Emily has been texting me some usually I ignore her but I decided to try talking since im pretty friendless now. She’s such a fucking moron. She still so into keith and hes such a dick I don’t get it how her and brittny and anyone is attracted to him. I know brittny was seeing him some but not sure friends, fucking, or what and interestingly enough Emily was with keith tonight. I wonder if they each know the other is around him. She said he owed her money. Maybe she wasn’t lying when she said he fucked her. She tried to get me to come over to her place, promised good things. I passed. Because of brittny I’d feel shitty doing it (though she has no problem with keith) but also for myself. I don’t like or respect Emily I think she’s unintelligent and childish and that’s not appealing.
Im finding less to write about, there’s nothing “new” with brittny and that’s what this journaling was for to help me realize my mistakes, how to fix them and how to make my happily ever after come true. Im scared she will slip out of my mind so far I cant get her back. Even more so since she loves me less im scared I’ll be so far gone from her it wont even matter. If that happens though I guess it shows we weren’t meant to be. If we are meant to be together we wont slip that far and however far we do slip will be repairable. If we were to be together we’d have to start over, fresh. So maybe some slipage is good so we can begin new grounds.
I woke up really missing her so badly I almost cried. How long do I really have to wait before I can talk to her? Is it really a month? That’s so long, It must not have to be that long.
My away message said “…I still miss you.” And she actually replied and said she missed me too. I want to talk I want to just talk so badly but I don’t think im supposed to. I want to be able to say this was all such a big mistake and I want her back so badly but I don’t think it will mean much. I feel like I just slipped into a dream and it’s a nightmare and I need to jar myself awake. I’m trying so hard and if I keep busy enough sometimes for a few minutes I don’t think about it but it doesn’t last. I want to wake up from the dream and hold brittny. Its not even the physical attraction I miss most its not companionship. I want her so badly.
If I let myself think too long I get some angry at myself. She’s one of a kind that I might have ruined because I didn’t take the time to look objectively at us and myself. The issues we had they could have been fixed anytime if I’d taken the time to see the problems they cause, If I’d taken the time to understand their repercussions and their harmful ways. I never meant to hurt brittny, I honestly love her like no other.
She imed me right before leaving for work incase I replied I think, so I was right she doesn’t want me to reply. I’m glad I didn’t. I made her do things my way and my way only for so long, its only fair I try to do this her way. I dont know her mindset at all I don’t know if she is even open to feeling like we DO belong together again, it may not even be a thought in her head. I cant assume her thoughts though I can only go with mine and hope for the best from her.

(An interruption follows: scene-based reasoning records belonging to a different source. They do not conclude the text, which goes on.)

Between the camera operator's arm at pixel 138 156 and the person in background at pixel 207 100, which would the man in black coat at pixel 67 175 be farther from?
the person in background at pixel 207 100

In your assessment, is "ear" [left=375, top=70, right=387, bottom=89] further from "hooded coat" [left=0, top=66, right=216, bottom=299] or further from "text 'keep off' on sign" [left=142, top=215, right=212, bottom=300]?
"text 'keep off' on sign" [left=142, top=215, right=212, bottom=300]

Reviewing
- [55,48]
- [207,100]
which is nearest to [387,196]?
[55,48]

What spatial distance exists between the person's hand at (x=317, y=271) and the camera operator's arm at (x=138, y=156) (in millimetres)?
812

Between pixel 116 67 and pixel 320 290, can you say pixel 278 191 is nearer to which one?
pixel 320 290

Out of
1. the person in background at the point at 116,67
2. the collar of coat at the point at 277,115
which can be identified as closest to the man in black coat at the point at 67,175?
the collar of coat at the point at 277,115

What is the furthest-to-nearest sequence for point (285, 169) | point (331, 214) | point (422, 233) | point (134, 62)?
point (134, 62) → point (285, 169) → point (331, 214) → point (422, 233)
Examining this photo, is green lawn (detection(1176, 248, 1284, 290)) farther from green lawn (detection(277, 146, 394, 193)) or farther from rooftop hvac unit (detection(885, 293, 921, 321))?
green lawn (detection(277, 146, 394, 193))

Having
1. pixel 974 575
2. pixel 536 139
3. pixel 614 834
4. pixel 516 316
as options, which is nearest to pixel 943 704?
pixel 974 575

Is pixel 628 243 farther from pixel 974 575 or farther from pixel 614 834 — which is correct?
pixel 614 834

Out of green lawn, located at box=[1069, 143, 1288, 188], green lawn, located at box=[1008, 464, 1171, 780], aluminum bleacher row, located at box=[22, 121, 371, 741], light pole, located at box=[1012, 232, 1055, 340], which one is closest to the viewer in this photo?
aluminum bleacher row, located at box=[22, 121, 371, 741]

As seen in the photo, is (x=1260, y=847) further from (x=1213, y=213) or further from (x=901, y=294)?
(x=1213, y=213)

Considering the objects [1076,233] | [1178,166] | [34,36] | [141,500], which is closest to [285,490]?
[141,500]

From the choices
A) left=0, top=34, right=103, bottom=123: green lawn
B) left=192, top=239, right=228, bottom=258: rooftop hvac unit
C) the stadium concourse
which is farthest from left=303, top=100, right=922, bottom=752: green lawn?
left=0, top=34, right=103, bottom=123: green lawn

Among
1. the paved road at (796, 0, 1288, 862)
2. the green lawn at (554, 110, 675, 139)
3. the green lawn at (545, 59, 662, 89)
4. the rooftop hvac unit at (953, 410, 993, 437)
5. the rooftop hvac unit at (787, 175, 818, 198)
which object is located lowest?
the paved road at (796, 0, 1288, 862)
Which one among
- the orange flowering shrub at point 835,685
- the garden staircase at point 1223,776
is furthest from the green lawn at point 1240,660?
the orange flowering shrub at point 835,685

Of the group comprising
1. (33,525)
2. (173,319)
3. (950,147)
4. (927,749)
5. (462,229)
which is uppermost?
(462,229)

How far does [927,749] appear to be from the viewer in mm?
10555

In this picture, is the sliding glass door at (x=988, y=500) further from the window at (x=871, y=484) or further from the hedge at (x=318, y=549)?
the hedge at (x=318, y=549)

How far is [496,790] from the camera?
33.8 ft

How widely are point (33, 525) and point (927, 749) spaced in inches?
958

I’ve walked away from a lot of people in my life and had a lot of people walk away from me. It’s not unfamiliar. And this is not like the others. Not to take away from anyone in my life, I’ve had some great people but I didn’t have as much trouble with mandah OR minah as this and they were both very important in their days. I hope brittny doesn’t just close the door and never look back. I’m going to be in the doorway waiting for her if she will look at me.